Here, R1And R2Each is hydrogen or an alkyl group having 1 to 3 carbon atoms.
(7) An activator of energy metabolism in muscle cells, which comprises the agent according to any one of (1) to (6) above.
(8) A sugar transporter (GLUT4) gene expression promoter contains rhizoma Kaempferiae extract as effective component.
(9) A PGC-1 α gene expression promoter contains rhizoma Kaempferiae extract as effective component.
(10) A food composition for activating energy metabolism in muscle cells contains naringenin (Technochrysin) as effective component.
(11) A food composition for activating energy metabolism in muscle cells comprises 5,7-dimethoxyflavone (5,7-dimethoxyflavone) as an active ingredient.

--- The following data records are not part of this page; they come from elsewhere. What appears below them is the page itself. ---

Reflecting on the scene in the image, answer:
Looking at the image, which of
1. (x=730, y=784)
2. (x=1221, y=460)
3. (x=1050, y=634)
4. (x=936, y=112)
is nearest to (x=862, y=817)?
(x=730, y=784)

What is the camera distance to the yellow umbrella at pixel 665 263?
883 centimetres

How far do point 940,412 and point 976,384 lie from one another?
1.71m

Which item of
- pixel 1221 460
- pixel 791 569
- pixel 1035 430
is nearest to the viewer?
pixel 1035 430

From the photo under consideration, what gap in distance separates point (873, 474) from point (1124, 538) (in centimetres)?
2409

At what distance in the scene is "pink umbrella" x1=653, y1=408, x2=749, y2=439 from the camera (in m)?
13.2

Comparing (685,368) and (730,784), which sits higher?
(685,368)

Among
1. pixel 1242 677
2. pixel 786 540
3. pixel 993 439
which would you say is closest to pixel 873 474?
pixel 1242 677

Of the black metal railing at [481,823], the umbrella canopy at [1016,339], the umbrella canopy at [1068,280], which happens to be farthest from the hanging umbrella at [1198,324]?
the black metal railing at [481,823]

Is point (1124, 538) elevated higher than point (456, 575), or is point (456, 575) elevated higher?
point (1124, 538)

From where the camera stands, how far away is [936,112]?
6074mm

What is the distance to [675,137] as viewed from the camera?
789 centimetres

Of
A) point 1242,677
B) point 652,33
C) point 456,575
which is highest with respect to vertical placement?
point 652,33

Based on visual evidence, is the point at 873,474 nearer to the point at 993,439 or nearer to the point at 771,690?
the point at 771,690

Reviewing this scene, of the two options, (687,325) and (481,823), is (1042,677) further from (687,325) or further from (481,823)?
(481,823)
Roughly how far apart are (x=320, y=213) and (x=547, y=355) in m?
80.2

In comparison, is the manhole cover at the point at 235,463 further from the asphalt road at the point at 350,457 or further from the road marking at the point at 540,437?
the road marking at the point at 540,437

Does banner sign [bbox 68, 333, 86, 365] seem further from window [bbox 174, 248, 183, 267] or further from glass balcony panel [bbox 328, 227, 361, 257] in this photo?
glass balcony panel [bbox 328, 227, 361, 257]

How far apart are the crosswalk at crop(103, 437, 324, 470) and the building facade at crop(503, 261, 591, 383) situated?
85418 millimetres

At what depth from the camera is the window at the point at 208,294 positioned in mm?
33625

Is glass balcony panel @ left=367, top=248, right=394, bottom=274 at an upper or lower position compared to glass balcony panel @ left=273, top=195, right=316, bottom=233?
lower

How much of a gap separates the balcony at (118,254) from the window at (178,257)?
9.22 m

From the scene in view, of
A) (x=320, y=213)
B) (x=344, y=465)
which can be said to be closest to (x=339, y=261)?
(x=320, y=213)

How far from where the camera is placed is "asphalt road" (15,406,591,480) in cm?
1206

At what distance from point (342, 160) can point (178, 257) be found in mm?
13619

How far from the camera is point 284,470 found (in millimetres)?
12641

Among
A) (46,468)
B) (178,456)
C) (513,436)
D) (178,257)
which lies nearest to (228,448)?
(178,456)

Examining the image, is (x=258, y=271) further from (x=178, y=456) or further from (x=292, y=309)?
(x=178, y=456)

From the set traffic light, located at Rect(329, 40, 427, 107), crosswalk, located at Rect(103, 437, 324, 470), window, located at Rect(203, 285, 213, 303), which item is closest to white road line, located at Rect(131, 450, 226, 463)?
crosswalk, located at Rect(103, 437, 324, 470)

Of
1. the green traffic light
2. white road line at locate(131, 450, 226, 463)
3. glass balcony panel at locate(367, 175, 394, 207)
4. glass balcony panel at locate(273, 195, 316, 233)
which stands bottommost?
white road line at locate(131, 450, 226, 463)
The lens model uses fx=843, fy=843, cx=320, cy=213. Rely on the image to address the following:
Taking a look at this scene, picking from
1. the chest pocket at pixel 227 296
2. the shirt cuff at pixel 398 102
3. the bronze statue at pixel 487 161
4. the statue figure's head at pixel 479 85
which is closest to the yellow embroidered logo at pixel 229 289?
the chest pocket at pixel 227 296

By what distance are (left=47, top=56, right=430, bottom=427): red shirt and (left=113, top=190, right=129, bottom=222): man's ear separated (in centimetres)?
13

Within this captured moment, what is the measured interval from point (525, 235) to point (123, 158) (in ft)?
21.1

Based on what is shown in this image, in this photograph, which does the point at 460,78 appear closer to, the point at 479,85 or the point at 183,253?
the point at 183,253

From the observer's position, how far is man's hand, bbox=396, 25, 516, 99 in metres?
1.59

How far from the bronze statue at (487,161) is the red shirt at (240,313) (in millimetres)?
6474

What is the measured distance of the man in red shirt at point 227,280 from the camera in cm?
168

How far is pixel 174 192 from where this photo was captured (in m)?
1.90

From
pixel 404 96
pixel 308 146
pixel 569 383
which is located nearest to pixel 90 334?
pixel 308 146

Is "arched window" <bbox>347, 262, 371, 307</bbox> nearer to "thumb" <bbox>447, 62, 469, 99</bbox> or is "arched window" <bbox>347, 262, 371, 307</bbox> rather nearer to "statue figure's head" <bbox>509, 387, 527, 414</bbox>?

(12) A method of activating energy metabolism in muscle cells of a human by administering at least 1 selected from the group consisting of 5-Hydroxy-3,7-dimethoxyflavone (5-Hydroxy-3, 7-dimethylhydroxyflavone), naringenin (Techtochrysin), 3,7,4 '-Trimethylkaempferol (3,7, 4' -trimethylkaferol), quercetin-3, 7,3 ', 4' -tetramethyether (Retusine), Pentamethylquercetin (pentamethyquectin), Trimethylapigenin (trimethypapigenin), Tetramethylkaempferol (tetramethylaelkferol), and 5,7-dimethoxyflavone (5, 7-dimethylhydroxyflavone) to the human.
Drawings
FIG. 1 shows the separation routes (scheme) of 5-hydroxy-3,7-dimethoxyflavone, naringenin, 3,7,4 ' -trimethylkaempferol, quercetin-3, 7,3 ', 4 ' -tetramethylmethyl ether, pentamethylquercetin, trimethylapigenin, tetramethylkaempferol, and 5, 7-dimethoxyflavone.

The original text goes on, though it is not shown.